Sokak lambaları, yel değirmenleri ve çiçek dizili yolların Endülüs' te icat edildiğini  belirtmeliyim. ( Beyazıt Akman- Son Sefarad )


-" Kanadalı William Stephenson tartışmasız istihbarat dünyasının en renkli karakterlerinden biriydi. Birinci Dünya Savaşı' na savaş pilotu olarak katılmış, 26 Alman uçağı düşürmüş, esir kampından kaçmış, hatta kaçarken de Alman birliklerinin pozisyonlarına dair notlar almıştı. İkinci Dünya Savaşında İngiliz İstihbaratı adına çalışan Stephenson, ABD Başkanı Roosevelt' e, Almanların Orta ve Güney Amerika' yı sömürgeleştirmeyi hedefleyen planlarını getirmeyi başarmıştı. Üstelik her iki dünya savaşı arasında da boş durmamış, hafifsıklette dünya boks şampiyonu olmuş, havada sürat rekoru kırmış ve radyo-elektronik alanında kablosuz fotoğraf nakledicisi gibi icatlar yaparak milyoner olmuştu! James Bond' un yaratıcısı Ian Fleming bir keresinde " James Bond gerçek bir ajanın romantize edilmiş halidir. Gerçek olanıysa Stephenson' dur" demişti.

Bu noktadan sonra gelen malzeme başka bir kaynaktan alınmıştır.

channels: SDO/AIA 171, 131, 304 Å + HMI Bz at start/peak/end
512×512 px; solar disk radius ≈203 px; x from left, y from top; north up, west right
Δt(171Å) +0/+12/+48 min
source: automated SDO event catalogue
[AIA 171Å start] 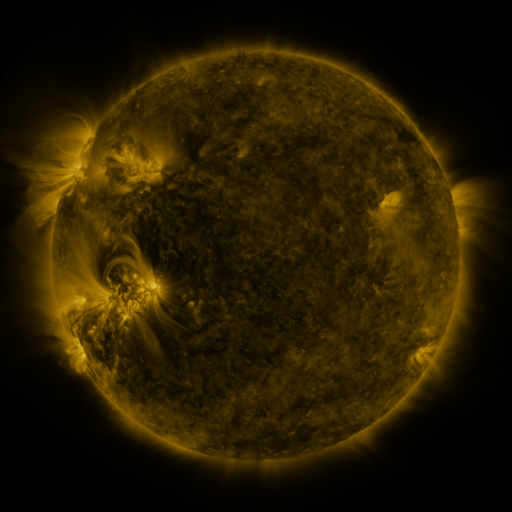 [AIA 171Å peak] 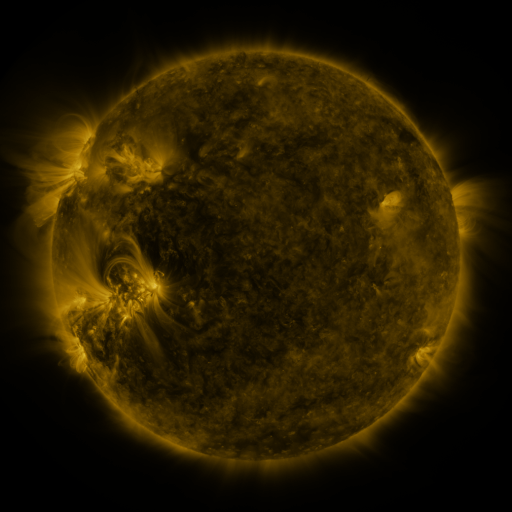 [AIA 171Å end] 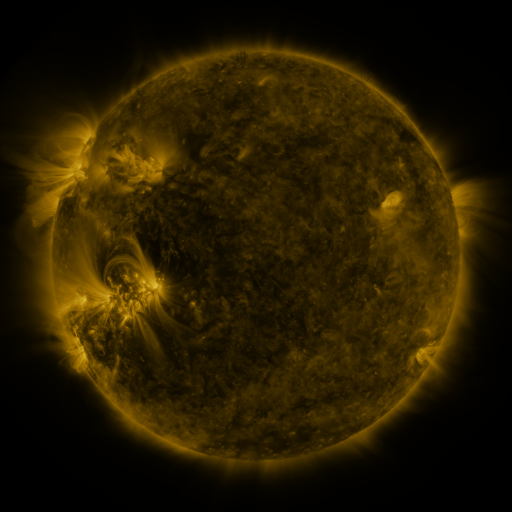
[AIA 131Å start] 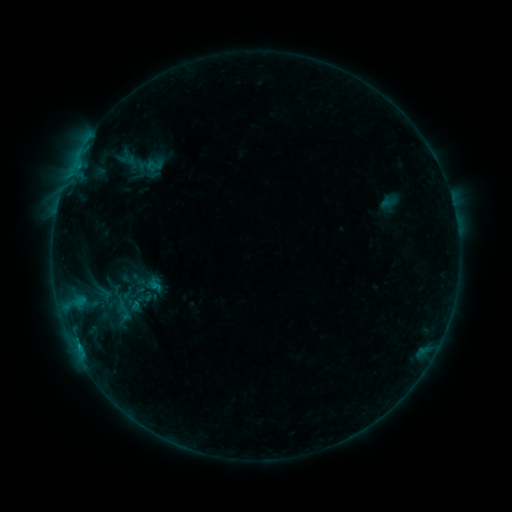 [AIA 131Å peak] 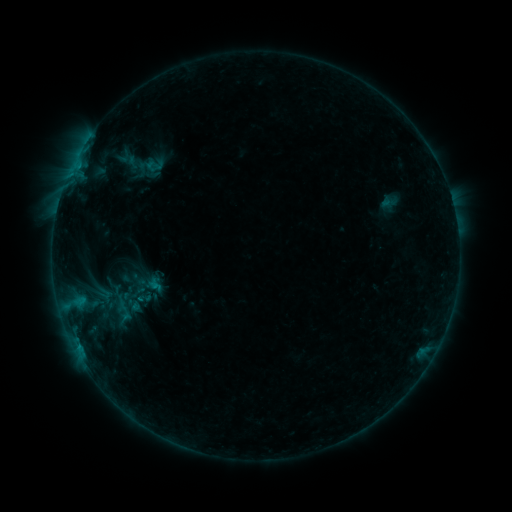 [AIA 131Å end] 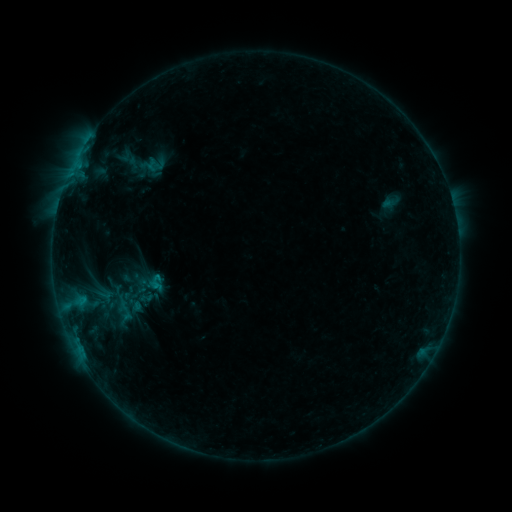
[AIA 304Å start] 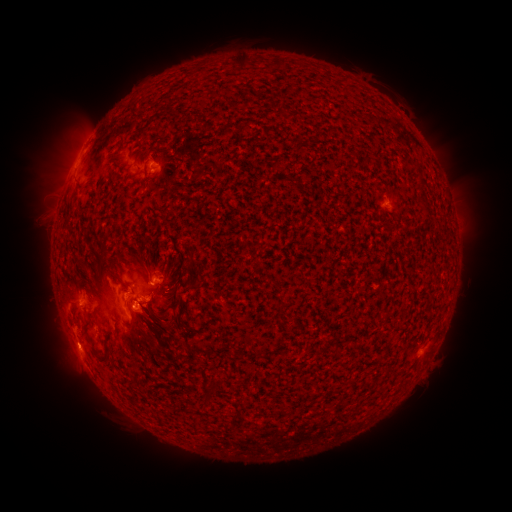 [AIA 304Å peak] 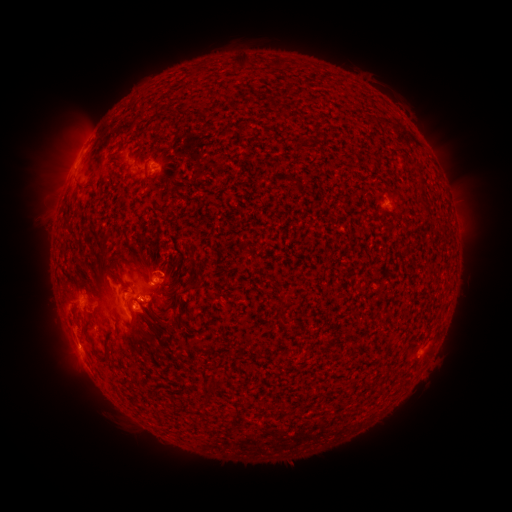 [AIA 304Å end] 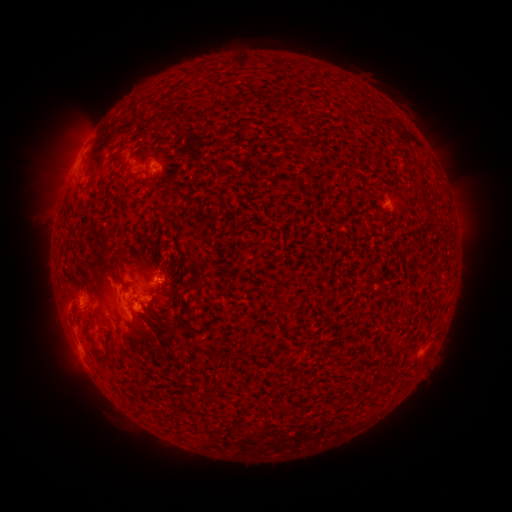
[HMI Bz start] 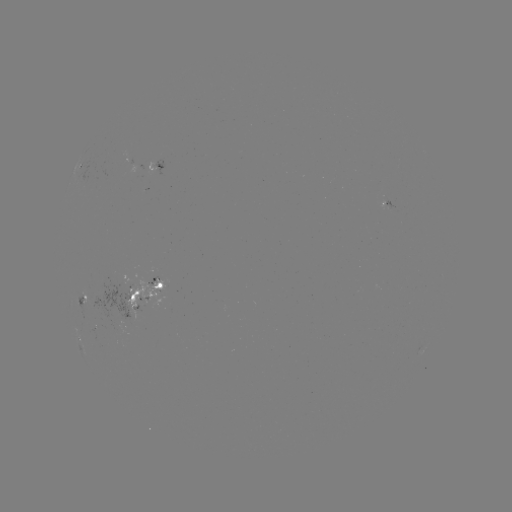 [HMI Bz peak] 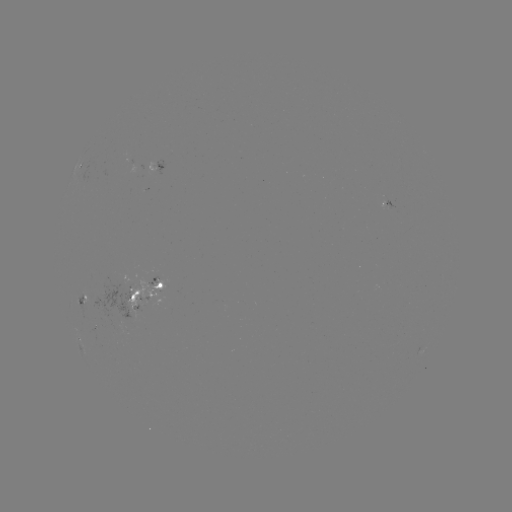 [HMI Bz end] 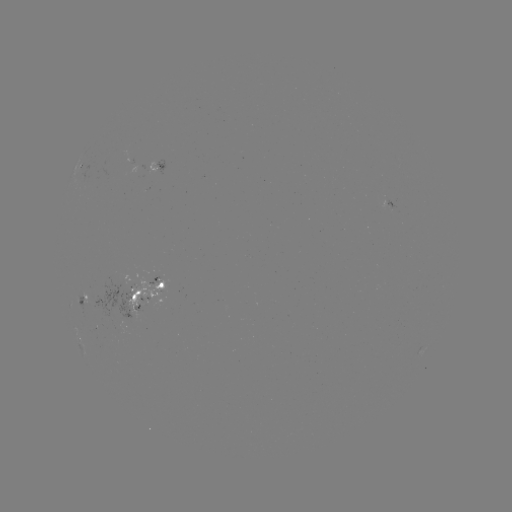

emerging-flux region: (147, 275, 163, 284)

Stephenson 1924' te kendi icadı olan cihazla Amerika' dan İngiltere' ye fotoğraf geçerek ilk kablosuz veri transferini gerçekleştirmiştir." ( Ali Çimen - Tarihi Değiştiren Gizli Servisler, Popüler Tarih )

- Uzun yıllar boyunca, asillere " mavi kan " denilmekteydi. Bunun nedeni gümüştür. Mücevherli küçük altın kutuların içinde muhafaza edilen mercimek büyüklüğündeki gümüş tanelerini her gün içen asiller, bir süre sonra vücutlarında gümüşün stoklanması nedeniyle ciltleri gri-mavi bir renge dönüşürdü. Aslında, bu cilt rengi "argyria" hastalığına yakalandıklarının göstergesiydi. Asiller, hastalanmamak ve bulaşıcı hastalıklardan korunmak için bu minik gümüş tabletleri içmekteydiler. Yani,  mavi kan deyimi varlığını "argyria" hastalığından almaktadır.